— BEGIN PROVIDED DATA —

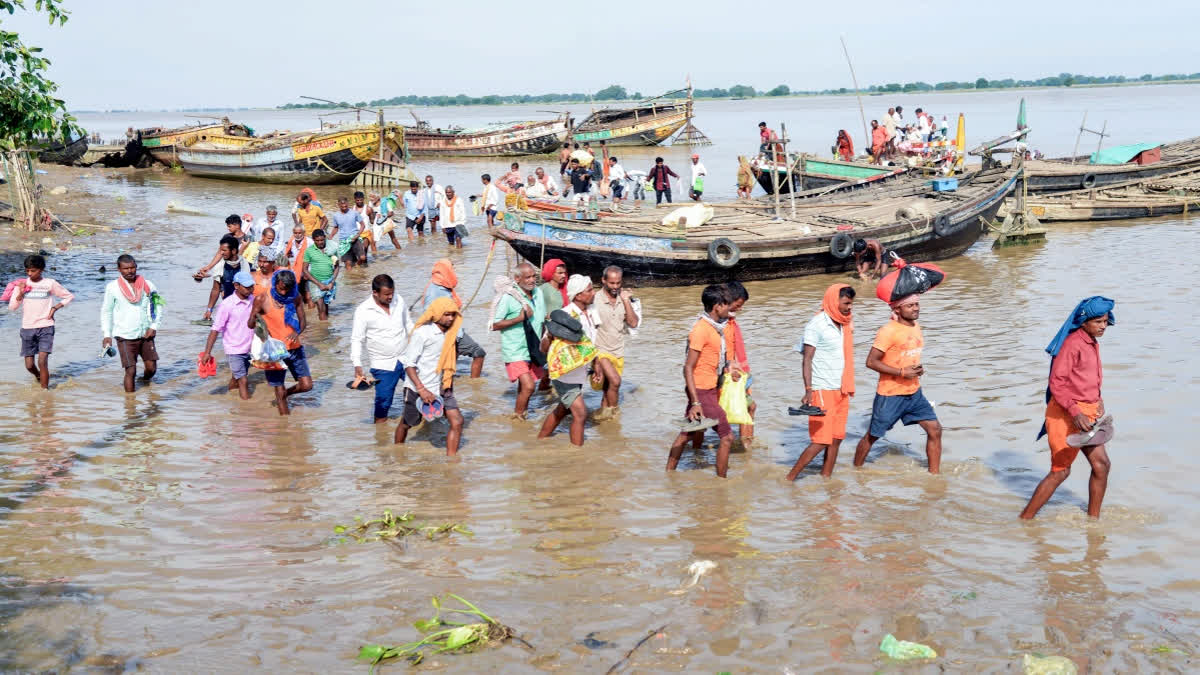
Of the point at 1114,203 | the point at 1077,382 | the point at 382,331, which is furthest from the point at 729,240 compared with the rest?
the point at 1114,203

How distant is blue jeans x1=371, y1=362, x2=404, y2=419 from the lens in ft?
26.4

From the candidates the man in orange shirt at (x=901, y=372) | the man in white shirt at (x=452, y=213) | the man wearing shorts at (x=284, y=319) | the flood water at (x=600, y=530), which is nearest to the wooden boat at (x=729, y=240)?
the man in white shirt at (x=452, y=213)

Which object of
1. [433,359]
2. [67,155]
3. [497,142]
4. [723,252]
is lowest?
[433,359]

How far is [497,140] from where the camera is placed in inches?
1702

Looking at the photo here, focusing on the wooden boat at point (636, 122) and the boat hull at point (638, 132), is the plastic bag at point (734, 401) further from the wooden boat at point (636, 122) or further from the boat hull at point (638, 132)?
the wooden boat at point (636, 122)

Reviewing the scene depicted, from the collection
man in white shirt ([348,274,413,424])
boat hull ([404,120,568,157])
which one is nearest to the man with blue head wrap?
man in white shirt ([348,274,413,424])

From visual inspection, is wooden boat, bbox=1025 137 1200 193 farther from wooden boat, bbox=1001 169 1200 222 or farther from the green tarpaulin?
wooden boat, bbox=1001 169 1200 222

— END PROVIDED DATA —

REQUIRED WORK
Please reproduce all of the entries above word for word, leaving out the pictures.

WORKED ANSWER
Of the point at 1114,203 | the point at 1077,382 | the point at 382,331, which is furthest from the point at 729,240 compared with the rest?
the point at 1114,203

How distant is blue jeans x1=371, y1=362, x2=404, y2=419 from the lens in ft?
26.4

From the candidates the man in orange shirt at (x=901, y=372) | the man in white shirt at (x=452, y=213) | the man wearing shorts at (x=284, y=319) | the flood water at (x=600, y=530), which is nearest to the wooden boat at (x=729, y=240)?
the man in white shirt at (x=452, y=213)

Which object of
1. [433,359]
2. [67,155]
3. [497,142]
4. [723,252]
is lowest?
[433,359]

How far is [497,140] from where the camera is placed in inches?
1702

Looking at the photo here, focusing on the wooden boat at point (636, 122) and the boat hull at point (638, 132), is the plastic bag at point (734, 401) further from the wooden boat at point (636, 122) or further from the boat hull at point (638, 132)?
the wooden boat at point (636, 122)

Reviewing the scene depicted, from the collection
man in white shirt ([348,274,413,424])
boat hull ([404,120,568,157])
which one is nearest to the man with blue head wrap?
man in white shirt ([348,274,413,424])

From visual inspection, is wooden boat, bbox=1025 137 1200 193 farther from wooden boat, bbox=1001 169 1200 222 or farther from the green tarpaulin?
wooden boat, bbox=1001 169 1200 222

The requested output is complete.